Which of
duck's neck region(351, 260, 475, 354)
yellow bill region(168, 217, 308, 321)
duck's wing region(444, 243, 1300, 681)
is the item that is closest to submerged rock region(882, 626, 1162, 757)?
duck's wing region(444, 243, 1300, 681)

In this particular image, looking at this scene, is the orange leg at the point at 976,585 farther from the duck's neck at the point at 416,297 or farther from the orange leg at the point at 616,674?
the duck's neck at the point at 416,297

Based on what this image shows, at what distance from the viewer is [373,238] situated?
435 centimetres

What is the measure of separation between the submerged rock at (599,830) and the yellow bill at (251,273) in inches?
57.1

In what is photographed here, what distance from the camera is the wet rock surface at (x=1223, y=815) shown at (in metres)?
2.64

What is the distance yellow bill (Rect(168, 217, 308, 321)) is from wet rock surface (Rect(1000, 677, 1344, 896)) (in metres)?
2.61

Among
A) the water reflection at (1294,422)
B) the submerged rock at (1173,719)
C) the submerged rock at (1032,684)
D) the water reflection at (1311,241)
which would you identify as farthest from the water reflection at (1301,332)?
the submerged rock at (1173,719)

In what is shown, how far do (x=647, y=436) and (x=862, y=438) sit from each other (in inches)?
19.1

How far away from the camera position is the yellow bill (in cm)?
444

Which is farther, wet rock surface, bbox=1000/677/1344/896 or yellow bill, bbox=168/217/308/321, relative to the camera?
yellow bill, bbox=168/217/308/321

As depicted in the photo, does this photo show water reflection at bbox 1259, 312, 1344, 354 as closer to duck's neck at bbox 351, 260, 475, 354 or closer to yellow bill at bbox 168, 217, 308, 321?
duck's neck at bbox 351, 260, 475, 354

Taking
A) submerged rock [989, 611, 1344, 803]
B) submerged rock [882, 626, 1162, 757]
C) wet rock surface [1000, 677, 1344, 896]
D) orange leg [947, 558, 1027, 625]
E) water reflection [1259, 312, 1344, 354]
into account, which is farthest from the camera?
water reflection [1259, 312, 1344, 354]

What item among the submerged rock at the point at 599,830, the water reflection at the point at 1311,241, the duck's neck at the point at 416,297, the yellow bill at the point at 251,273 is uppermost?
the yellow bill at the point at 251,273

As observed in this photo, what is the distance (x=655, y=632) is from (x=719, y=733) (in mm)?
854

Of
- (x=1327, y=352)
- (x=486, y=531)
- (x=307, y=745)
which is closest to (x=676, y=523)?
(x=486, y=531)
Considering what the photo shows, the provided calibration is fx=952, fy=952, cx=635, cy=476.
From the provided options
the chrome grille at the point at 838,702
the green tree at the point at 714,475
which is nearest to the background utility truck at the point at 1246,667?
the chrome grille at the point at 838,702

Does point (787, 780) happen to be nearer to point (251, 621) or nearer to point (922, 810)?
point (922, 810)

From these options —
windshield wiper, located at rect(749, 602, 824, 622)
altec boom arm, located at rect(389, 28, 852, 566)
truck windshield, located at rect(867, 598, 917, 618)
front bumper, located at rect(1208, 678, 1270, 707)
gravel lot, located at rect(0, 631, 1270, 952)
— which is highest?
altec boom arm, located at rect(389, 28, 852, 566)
___
◆ Task: Switch "gravel lot" to "dirt lot" wherever it occurs in the lines above, and give all the lines again with nothing else changed.

◆ Answer for the task:
Which of
duck's neck region(351, 260, 475, 354)
yellow bill region(168, 217, 308, 321)
duck's wing region(444, 243, 1300, 681)
is the item that is closest to submerged rock region(882, 626, 1162, 757)?
duck's wing region(444, 243, 1300, 681)

In this particular image, looking at this scene, is the orange leg at the point at 976,585 farther from the duck's neck at the point at 416,297 or farther from the orange leg at the point at 616,674?
the duck's neck at the point at 416,297

Based on what this image shows, at what distance from the viewer is [373,238] situated?
435 centimetres

What is the measure of separation between the submerged rock at (599,830) and the yellow bill at (251,273) in inches?
57.1

In what is photographed here, what distance from the camera is the wet rock surface at (x=1223, y=815) shown at (in metres)?
2.64

What is the distance yellow bill (Rect(168, 217, 308, 321)) is from wet rock surface (Rect(1000, 677, 1344, 896)) (in metres)?
2.61

Among
A) the water reflection at (1294,422)
B) the submerged rock at (1173,719)
C) the submerged rock at (1032,684)
D) the water reflection at (1311,241)
which would you identify as farthest from the water reflection at (1301,332)?
the submerged rock at (1173,719)

In what is shown, how far do (x=647, y=436) and (x=862, y=438) sit from each other (in inches)?
19.1

How far away from the camera position is the yellow bill (in cm)?
444

Which is farther, wet rock surface, bbox=1000/677/1344/896 or yellow bill, bbox=168/217/308/321, relative to the camera?
yellow bill, bbox=168/217/308/321

As depicted in the photo, does this photo show water reflection at bbox 1259, 312, 1344, 354 as closer to duck's neck at bbox 351, 260, 475, 354 or closer to yellow bill at bbox 168, 217, 308, 321?
duck's neck at bbox 351, 260, 475, 354

Taking
A) submerged rock [989, 611, 1344, 803]
B) submerged rock [882, 626, 1162, 757]
C) wet rock surface [1000, 677, 1344, 896]
D) orange leg [947, 558, 1027, 625]
E) water reflection [1259, 312, 1344, 354]
into account, which is farthest from the camera?
water reflection [1259, 312, 1344, 354]

What item among the submerged rock at the point at 599,830, the water reflection at the point at 1311,241, the duck's neck at the point at 416,297, the yellow bill at the point at 251,273 is uppermost?
the yellow bill at the point at 251,273

As observed in this photo, what is the distance (x=655, y=632) is from (x=719, y=733) (in mm)?
854

Of
- (x=1327, y=352)
- (x=486, y=531)
- (x=307, y=745)
which is closest to (x=676, y=523)?
(x=486, y=531)
Considering what the photo shows, the provided calibration is fx=952, fy=952, cx=635, cy=476.
From the provided options
the chrome grille at the point at 838,702
the green tree at the point at 714,475
which is nearest to the background utility truck at the point at 1246,667?
the chrome grille at the point at 838,702

Does point (787, 780) happen to be nearer to point (251, 621) or nearer to point (922, 810)?
point (922, 810)

From these options —
windshield wiper, located at rect(749, 602, 824, 622)
altec boom arm, located at rect(389, 28, 852, 566)
truck windshield, located at rect(867, 598, 917, 618)
front bumper, located at rect(1208, 678, 1270, 707)
dirt lot, located at rect(0, 631, 1270, 952)
— which is highest?
altec boom arm, located at rect(389, 28, 852, 566)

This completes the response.